# DOCUMENT SEGMENT
** BEGIN **

Archive for March, 2007

Personal Altarpiece

March 19, 2007

Final altarpiece

The amazing thing about my degree at Fuller is the occasional option to work on creative projects in place of traditional academic papers. My Theology and Culture class was like this and I jumped at the chance to work on a painting piece.

My professor, John Drane, kept asking why the church is largely ignoring the alternate spiritual seekers (new age, crystals, Buddhist, etc) who are already in touch with a spiritual quest. The looming question about spirituality resonated with me, and made me look harder at what spirituality is, and the ways I incorporate it in my own life.

Candle sketch 4

He also brought up some interesting statistics. Did you know the candle industry is a 3 billion dollar industry? These aren’t just the emergency candles in the kitchen junk drawer! After I admitted to myself lighting candles is one of the ways I express my spirituality, I started to wonder about this strange mix of consumerism and spirituality. Drinking coffee with a good friend to experience community, or practicing yoga to find peace and centering with my entire body came to mind. These are both practices that are heavily marketed and available for consumption, yet help me live a Christian life.

Coffee Cup watercolor

I started to wonder what it would look like to paint each object as icons of my own spirituality in an altarpiece. My mind started racing, is this alright? Is this theologically sound? Is it heresy? Is it satire? Am I putting my junk on the altar before God to be cleansed/blessed? Probably a bit of all of these, but I needed to paint it and embark on the journey posing the question/making the statement as only art can.

When I didn’t get my project proposal back from my professor and the TA with “HEATHEN!” written across it, I figured I was ok. I could have piggybacked on the 168 film project using that for the assignment, but I really wanted to pick up a paintbrush.

It actually turned out to be a catalyst for an inter artistic struggle. Oof, and it was quite a struggle. Not only because it was hard to get back into the painting/fine arts mode after being in the world of film and academics, but the pressure I was putting on myself to crank out a solid piece of work. I had a few bad drafts which put me in a few funky moods, but thanks to the girls who live around me who listened to me vent about the plight of the christian artist (or the artist who happens to be christian) and encouraged me on, I was able to find peace and centering. This is not about me, duh.

Working on the iPod

So the next three nights, I stayed up till the wee hours of the morning painting away. It was a sweet time with a paintbrush, and I’m pretty happy with the final altar (considering I almost gave up on the whole project a few times). It’s not technically perfect, and if I did another draft, it’d probably get better. Yet due dates are due dates, and I turned it in. I’m curious to hear what people think and how they react to it. I’m pretty sure I’ll be submitting it to the gallery at Fuller for the Arts Fest week coming up in April to be part of that dialogue.

** END **

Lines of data

** BEGIN **

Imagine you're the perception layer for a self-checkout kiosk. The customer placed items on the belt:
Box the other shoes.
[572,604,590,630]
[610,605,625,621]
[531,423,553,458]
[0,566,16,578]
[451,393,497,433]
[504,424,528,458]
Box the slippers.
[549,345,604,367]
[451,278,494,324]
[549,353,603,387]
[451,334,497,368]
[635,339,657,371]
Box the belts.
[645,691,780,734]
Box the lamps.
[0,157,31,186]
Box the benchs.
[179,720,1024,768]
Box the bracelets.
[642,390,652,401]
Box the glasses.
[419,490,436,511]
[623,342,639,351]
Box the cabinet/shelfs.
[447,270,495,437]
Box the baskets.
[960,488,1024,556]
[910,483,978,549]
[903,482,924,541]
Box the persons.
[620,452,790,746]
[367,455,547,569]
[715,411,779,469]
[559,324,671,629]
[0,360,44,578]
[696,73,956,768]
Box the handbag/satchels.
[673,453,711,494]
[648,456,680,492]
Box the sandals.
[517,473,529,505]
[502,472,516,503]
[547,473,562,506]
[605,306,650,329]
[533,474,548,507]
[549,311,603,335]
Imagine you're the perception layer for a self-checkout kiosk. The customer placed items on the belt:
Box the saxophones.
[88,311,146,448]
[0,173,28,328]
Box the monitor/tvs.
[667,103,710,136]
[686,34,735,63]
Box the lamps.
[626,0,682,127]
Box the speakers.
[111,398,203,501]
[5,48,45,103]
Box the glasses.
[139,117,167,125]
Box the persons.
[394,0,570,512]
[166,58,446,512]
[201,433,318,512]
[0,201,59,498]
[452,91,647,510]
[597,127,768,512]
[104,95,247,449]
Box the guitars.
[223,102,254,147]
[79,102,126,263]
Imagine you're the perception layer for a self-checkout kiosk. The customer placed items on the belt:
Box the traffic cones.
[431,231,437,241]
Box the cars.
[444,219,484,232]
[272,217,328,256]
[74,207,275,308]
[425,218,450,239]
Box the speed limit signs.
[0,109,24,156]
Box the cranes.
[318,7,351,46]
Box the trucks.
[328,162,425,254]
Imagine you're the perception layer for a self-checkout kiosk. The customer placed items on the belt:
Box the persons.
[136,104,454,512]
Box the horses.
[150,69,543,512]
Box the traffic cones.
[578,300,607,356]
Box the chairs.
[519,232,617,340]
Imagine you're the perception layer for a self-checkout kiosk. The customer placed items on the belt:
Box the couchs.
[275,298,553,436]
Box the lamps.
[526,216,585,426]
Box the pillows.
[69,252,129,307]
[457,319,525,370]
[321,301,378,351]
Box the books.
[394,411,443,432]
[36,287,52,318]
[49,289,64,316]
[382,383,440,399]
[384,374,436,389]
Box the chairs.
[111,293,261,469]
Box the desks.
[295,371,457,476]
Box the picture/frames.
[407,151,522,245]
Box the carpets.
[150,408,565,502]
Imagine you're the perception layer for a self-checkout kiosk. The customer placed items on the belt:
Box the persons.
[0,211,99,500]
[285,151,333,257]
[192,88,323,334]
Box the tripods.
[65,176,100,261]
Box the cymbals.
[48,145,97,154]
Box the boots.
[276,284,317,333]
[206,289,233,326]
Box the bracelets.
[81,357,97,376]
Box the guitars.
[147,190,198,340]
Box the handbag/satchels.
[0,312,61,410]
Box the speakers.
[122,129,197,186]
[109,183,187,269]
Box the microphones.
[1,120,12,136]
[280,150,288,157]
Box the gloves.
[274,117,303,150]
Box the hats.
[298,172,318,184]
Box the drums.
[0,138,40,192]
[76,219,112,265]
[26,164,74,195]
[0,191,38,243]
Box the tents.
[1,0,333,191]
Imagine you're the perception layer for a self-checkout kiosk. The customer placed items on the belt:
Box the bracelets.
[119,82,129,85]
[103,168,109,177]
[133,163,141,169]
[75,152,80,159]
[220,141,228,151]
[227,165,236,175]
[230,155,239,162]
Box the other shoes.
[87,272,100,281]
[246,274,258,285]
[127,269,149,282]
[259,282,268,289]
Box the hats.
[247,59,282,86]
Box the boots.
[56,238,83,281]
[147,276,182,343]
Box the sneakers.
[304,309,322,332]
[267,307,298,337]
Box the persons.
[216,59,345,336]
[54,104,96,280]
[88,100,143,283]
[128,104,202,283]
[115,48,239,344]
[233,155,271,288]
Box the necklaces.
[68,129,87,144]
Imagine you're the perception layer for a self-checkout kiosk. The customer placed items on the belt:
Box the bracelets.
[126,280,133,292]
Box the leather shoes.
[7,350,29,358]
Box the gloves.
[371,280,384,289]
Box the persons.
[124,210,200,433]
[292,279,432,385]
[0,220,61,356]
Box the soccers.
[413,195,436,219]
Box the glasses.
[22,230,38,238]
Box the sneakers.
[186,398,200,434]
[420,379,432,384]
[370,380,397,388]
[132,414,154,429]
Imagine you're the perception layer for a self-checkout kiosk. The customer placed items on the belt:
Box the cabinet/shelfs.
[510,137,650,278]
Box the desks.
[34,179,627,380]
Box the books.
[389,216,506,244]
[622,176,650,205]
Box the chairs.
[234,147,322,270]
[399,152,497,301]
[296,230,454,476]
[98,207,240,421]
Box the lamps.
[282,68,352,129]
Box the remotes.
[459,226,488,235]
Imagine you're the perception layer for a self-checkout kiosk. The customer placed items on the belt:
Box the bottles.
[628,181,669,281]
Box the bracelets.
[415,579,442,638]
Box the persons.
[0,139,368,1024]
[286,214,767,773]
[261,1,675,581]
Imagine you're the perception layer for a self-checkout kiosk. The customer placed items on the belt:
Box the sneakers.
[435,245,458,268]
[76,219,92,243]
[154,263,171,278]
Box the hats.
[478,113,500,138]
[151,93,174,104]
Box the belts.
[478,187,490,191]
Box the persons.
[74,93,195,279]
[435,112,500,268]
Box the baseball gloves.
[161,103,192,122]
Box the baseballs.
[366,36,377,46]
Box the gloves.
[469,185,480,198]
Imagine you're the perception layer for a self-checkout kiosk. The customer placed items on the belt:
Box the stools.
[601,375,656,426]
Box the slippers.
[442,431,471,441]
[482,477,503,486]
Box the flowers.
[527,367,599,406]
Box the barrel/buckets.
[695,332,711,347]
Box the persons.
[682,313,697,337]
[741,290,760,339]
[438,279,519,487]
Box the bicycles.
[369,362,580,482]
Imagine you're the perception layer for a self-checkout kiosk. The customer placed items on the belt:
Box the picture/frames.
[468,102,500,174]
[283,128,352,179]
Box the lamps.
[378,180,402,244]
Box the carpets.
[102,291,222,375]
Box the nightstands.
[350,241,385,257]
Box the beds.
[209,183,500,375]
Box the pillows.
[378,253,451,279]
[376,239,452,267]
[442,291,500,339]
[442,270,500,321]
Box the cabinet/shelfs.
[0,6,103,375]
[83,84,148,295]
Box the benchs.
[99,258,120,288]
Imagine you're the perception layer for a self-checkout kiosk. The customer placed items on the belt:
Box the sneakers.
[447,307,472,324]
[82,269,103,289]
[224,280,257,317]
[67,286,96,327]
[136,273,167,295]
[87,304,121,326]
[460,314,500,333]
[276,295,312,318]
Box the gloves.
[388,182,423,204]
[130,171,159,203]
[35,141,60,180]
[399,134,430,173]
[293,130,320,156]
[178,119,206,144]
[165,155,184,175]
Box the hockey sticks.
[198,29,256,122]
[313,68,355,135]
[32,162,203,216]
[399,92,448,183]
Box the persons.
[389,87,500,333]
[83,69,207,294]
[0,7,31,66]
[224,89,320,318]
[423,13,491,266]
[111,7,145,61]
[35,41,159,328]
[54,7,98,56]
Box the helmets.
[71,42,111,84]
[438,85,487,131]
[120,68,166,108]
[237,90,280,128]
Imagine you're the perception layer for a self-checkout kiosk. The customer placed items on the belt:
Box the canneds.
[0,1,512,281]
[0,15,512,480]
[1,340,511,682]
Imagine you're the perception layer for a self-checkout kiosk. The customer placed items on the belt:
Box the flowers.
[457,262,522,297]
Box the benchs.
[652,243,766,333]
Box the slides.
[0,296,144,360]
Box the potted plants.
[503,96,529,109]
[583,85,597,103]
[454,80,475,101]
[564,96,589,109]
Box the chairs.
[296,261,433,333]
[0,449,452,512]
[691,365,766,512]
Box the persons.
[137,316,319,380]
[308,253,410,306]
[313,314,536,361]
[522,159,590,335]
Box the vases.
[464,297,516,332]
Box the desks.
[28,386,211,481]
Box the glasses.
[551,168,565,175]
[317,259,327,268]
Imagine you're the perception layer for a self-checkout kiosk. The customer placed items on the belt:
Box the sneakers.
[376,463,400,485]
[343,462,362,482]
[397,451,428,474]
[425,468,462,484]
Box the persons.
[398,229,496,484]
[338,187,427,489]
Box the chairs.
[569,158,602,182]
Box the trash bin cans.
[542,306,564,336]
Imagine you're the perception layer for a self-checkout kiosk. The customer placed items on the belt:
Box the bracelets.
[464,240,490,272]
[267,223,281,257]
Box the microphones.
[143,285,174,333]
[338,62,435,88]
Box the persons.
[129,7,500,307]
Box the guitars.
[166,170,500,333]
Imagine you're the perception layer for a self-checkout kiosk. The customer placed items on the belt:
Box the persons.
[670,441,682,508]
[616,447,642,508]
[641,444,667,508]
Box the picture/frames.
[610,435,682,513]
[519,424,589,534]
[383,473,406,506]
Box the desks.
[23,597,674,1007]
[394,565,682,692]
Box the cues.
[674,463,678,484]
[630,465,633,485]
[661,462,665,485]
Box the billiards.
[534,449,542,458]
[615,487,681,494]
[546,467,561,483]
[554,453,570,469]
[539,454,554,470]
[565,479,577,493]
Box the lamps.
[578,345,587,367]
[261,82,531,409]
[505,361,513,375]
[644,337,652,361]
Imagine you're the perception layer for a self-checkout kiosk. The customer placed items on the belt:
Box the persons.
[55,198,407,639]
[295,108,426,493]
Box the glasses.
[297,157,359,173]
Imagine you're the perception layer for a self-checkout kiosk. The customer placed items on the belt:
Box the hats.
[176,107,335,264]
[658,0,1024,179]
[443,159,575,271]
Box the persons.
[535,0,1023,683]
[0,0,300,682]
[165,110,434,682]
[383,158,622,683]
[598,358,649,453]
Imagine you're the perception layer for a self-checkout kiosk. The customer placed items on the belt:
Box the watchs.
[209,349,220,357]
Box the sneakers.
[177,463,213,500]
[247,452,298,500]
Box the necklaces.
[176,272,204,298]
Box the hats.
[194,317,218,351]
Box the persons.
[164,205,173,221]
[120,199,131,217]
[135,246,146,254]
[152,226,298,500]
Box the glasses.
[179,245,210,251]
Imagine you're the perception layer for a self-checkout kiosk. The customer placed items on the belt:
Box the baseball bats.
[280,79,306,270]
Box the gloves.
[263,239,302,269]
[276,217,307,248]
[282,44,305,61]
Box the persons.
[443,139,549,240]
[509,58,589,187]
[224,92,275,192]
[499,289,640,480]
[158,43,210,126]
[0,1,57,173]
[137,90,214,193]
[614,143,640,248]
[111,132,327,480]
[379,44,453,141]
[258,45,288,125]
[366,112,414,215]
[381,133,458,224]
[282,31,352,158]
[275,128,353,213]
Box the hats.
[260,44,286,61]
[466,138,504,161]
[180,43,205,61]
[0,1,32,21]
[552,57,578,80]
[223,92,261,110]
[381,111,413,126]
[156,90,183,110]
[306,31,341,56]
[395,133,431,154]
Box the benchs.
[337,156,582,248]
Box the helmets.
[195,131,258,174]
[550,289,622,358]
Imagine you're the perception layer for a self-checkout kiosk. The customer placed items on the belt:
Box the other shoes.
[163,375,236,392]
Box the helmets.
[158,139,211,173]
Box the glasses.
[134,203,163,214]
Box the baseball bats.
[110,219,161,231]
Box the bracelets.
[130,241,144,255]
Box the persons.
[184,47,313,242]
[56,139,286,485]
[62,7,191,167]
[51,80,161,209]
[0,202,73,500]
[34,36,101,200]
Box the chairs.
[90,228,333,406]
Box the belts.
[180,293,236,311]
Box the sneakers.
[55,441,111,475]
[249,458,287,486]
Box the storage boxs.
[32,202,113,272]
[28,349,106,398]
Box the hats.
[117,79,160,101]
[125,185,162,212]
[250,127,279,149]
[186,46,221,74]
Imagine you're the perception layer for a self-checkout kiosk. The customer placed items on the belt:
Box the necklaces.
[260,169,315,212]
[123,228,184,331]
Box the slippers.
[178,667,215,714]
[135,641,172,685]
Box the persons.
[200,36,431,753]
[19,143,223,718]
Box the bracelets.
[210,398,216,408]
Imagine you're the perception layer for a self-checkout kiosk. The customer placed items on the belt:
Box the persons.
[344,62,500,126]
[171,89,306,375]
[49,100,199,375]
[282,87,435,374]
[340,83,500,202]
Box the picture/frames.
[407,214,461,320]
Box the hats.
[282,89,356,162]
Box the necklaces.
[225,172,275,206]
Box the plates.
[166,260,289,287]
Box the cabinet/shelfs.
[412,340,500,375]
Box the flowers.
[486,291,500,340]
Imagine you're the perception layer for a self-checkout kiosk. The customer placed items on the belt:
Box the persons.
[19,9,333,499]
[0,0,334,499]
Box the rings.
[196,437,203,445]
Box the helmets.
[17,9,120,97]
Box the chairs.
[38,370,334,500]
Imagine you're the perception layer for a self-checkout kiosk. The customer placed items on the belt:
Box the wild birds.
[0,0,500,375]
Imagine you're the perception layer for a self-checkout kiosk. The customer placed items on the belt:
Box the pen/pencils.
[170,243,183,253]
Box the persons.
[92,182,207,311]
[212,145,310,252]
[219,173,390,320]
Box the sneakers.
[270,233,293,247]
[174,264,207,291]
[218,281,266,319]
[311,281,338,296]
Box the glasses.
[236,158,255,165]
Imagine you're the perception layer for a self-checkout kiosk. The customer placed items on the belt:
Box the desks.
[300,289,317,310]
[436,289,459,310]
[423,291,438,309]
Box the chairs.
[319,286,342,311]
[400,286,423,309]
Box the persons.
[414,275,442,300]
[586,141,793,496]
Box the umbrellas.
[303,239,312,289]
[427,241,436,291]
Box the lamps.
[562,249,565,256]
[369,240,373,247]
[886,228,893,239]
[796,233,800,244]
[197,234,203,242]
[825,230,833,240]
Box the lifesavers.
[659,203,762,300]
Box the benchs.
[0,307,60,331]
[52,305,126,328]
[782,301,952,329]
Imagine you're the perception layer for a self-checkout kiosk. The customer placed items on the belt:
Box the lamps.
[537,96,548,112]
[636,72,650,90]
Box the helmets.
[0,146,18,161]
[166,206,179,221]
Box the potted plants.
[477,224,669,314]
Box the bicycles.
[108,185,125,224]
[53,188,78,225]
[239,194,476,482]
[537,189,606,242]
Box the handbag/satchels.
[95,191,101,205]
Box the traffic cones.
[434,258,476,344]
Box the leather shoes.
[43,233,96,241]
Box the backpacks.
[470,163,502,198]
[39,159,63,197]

** END **

# PARTS OF THE EXERCISE
a) Answer these questions from the altarpiece post:
(i) Which professor taught the Theology and Culture class?
(ii) How large does the post say the candle industry is?
(iii) For how many nights did the writer stay up painting?
b) Decide whether each statement agrees with the altarpiece post. Answer yes or no, and quote the words that settle it.
(i) The writer used the 168 film project for the assignment.
(ii) The writer expects to submit the piece to the gallery at Fuller for Arts Fest week.
(iii) The project proposal came back with "HEATHEN!" written across it.
c) Write out the stretch of the altarpiece post from "When I didn’t" through "about me, duh.".
The rows are separate material and not part of the altarpiece post.

# IN RESPONSE
a)
(i) John Drane
(ii) A 3 billion dollar industry
(iii) Three nights

b)
(i) No: "I could have piggybacked on the 168 film project using that for the assignment, but I really wanted to pick up a paintbrush."
(ii) Yes: "I’m pretty sure I’ll be submitting it to the gallery at Fuller for the Arts Fest week coming up in April to be part of that dialogue."
(iii) No: "When I didn’t get my project proposal back from my professor and the TA with “HEATHEN!” written across it, I figured I was ok."

c)
When I didn’t get my project proposal back from my professor and the TA with “HEATHEN!” written across it, I figured I was ok. I could have piggybacked on the 168 film project using that for the assignment, but I really wanted to pick up a paintbrush.

It actually turned out to be a catalyst for an inter artistic struggle. Oof, and it was quite a struggle. Not only because it was hard to get back into the painting/fine arts mode after being in the world of film and academics, but the pressure I was putting on myself to crank out a solid piece of work. I had a few bad drafts which put me in a few funky moods, but thanks to the girls who live around me who listened to me vent about the plight of the christian artist (or the artist who happens to be christian) and encouraged me on, I was able to find peace and centering. This is not about me, duh.